Set task:
Give an exact copy of every line, leaving images out.

▬▬▬▬▬▬

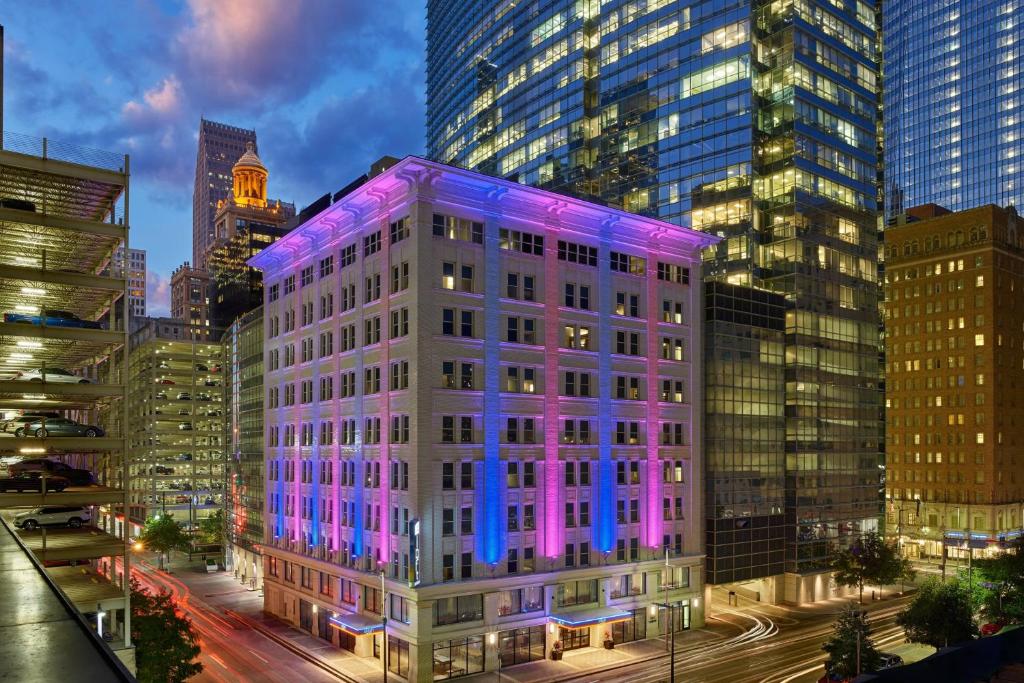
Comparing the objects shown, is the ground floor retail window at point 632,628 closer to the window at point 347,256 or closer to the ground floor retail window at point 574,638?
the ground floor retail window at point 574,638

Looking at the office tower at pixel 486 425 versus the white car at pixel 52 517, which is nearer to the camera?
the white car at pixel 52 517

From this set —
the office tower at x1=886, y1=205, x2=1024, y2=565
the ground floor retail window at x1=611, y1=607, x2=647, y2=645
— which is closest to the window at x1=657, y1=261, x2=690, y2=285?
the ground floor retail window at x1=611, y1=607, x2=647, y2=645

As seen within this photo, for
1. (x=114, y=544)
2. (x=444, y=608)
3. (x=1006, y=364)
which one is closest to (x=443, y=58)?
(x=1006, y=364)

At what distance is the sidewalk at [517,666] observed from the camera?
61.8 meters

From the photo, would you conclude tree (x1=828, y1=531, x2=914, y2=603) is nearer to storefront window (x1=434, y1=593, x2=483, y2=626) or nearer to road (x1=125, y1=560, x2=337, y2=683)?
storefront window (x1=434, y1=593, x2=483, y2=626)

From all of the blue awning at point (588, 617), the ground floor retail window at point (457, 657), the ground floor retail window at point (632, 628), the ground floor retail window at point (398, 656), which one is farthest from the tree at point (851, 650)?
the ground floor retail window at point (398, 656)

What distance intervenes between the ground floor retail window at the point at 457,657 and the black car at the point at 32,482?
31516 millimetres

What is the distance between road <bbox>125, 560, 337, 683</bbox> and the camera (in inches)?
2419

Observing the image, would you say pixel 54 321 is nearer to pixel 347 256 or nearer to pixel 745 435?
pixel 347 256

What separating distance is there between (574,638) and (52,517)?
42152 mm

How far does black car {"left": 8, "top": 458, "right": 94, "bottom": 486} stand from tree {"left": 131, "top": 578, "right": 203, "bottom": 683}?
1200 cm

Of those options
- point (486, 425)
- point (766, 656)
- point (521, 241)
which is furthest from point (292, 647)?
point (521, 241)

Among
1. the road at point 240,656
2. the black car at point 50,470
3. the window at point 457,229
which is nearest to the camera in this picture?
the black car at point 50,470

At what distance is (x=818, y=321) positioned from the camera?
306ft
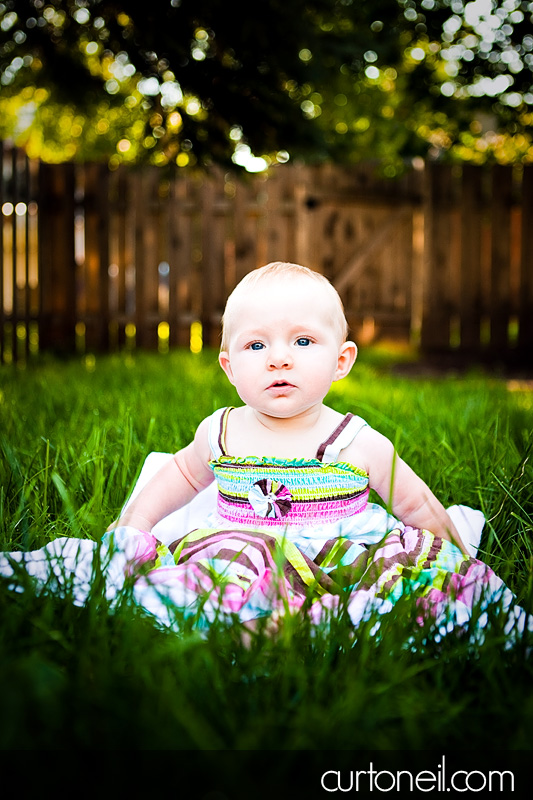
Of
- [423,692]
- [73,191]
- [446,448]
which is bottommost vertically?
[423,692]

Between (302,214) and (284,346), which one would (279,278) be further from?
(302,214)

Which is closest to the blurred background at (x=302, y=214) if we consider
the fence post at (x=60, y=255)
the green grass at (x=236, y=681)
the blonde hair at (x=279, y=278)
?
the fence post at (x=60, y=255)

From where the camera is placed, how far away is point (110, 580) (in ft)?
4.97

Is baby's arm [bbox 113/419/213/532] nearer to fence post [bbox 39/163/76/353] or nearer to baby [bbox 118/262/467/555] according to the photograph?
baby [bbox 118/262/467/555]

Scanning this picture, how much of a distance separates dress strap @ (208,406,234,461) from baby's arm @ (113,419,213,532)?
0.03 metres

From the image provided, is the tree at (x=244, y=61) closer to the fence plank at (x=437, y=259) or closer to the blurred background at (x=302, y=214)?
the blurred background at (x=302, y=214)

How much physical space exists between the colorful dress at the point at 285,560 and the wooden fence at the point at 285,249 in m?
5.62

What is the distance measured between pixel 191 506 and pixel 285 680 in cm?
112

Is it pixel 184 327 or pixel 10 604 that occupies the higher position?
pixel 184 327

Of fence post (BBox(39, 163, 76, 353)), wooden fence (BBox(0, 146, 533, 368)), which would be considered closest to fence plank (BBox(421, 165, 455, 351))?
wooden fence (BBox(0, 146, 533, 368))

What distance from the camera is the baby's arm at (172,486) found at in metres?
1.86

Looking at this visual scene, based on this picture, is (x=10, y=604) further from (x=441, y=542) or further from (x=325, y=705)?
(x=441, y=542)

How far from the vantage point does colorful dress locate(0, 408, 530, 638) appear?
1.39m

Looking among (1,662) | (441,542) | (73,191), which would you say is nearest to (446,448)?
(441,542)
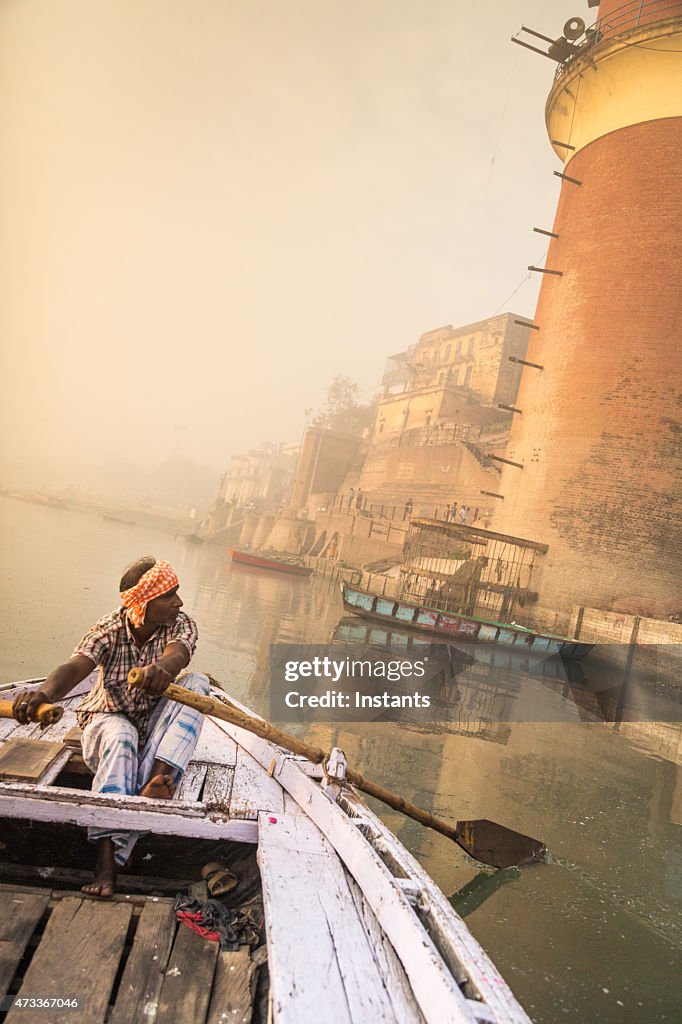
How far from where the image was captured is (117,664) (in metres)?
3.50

▬▬▬▬▬▬

Written response:
Comparing the objects shown, is the ground floor retail window at point 632,628 closer to the window at point 347,256 or closer to the ground floor retail window at point 574,638?
the ground floor retail window at point 574,638

Looking at the office tower at pixel 486 425 versus the white car at pixel 52 517, which is nearer to the camera?
the white car at pixel 52 517

From this set —
the office tower at x1=886, y1=205, x2=1024, y2=565
the ground floor retail window at x1=611, y1=607, x2=647, y2=645
— which is closest to the window at x1=657, y1=261, x2=690, y2=285?
the ground floor retail window at x1=611, y1=607, x2=647, y2=645

As seen within this photo, for
1. (x=114, y=544)
2. (x=444, y=608)
3. (x=1006, y=364)
which one is closest to (x=443, y=58)?
(x=1006, y=364)

At what distance is the sidewalk at [517,666] observed from the camera?
61.8 meters

From the photo, would you conclude tree (x1=828, y1=531, x2=914, y2=603) is nearer to storefront window (x1=434, y1=593, x2=483, y2=626) or nearer to road (x1=125, y1=560, x2=337, y2=683)?
storefront window (x1=434, y1=593, x2=483, y2=626)

From all of the blue awning at point (588, 617), the ground floor retail window at point (457, 657), the ground floor retail window at point (632, 628), the ground floor retail window at point (398, 656), which one is farthest from the tree at point (851, 650)?
the ground floor retail window at point (398, 656)

What distance intervenes between the ground floor retail window at the point at 457,657 and the black car at the point at 32,482?
31516 millimetres

What is the distance between road <bbox>125, 560, 337, 683</bbox> and the camera (in inches)?
2419

Observing the image, would you say pixel 54 321 is nearer to pixel 347 256 or nearer to pixel 745 435?
pixel 347 256

What separating distance is there between (574,638) and (52,517)?
42152 mm

How far does black car {"left": 8, "top": 458, "right": 94, "bottom": 486} stand from tree {"left": 131, "top": 578, "right": 203, "bottom": 683}?
1200 cm

Of those options
- point (486, 425)
- point (766, 656)
- point (521, 241)
which is furthest from point (292, 647)?
point (521, 241)

Among
1. the road at point 240,656
2. the black car at point 50,470
3. the window at point 457,229
which is nearest to the camera in this picture?
the black car at point 50,470

At what distance is (x=818, y=321) positioned from the camera?
306ft
Of
- [423,692]
- [73,191]
- [446,448]
which is bottommost vertically?
[423,692]

Between (302,214) and (284,346), which one would (279,278) be further from?
(302,214)

Which is closest to the blurred background at (x=302, y=214) if we consider
the fence post at (x=60, y=255)
the green grass at (x=236, y=681)
the blonde hair at (x=279, y=278)
?
the fence post at (x=60, y=255)

From where the camera is placed, how far away is point (110, 580) (in ft)?
4.97

Is baby's arm [bbox 113/419/213/532] nearer to fence post [bbox 39/163/76/353] or nearer to baby [bbox 118/262/467/555] according to the photograph?
baby [bbox 118/262/467/555]

Scanning this picture, how much of a distance separates dress strap @ (208,406,234,461) from baby's arm @ (113,419,213,532)?
0.03 metres

From the image provided, is the tree at (x=244, y=61) closer to the fence plank at (x=437, y=259) or closer to the blurred background at (x=302, y=214)?
the blurred background at (x=302, y=214)

How much physical space exists between the colorful dress at the point at 285,560 and the wooden fence at the point at 285,249 in m?
5.62

What is the distance measured between pixel 191 506 and pixel 285 680 in cm?
112

Is it pixel 184 327 or pixel 10 604 that occupies the higher position?
pixel 184 327

Of fence post (BBox(39, 163, 76, 353)), wooden fence (BBox(0, 146, 533, 368)), which would be considered closest to fence plank (BBox(421, 165, 455, 351))?
wooden fence (BBox(0, 146, 533, 368))

What distance from the camera is the baby's arm at (172,486) found at in metres?
1.86

Looking at this visual scene, based on this picture, is (x=10, y=604) further from (x=441, y=542) or further from (x=325, y=705)?
(x=441, y=542)

How far from the vantage point does colorful dress locate(0, 408, 530, 638) appear?
1.39m

Looking among (1,662) | (441,542) | (73,191), which would you say is nearest to (446,448)?
(441,542)
How far from where the image was captured is (117,664) (in metres)?
3.50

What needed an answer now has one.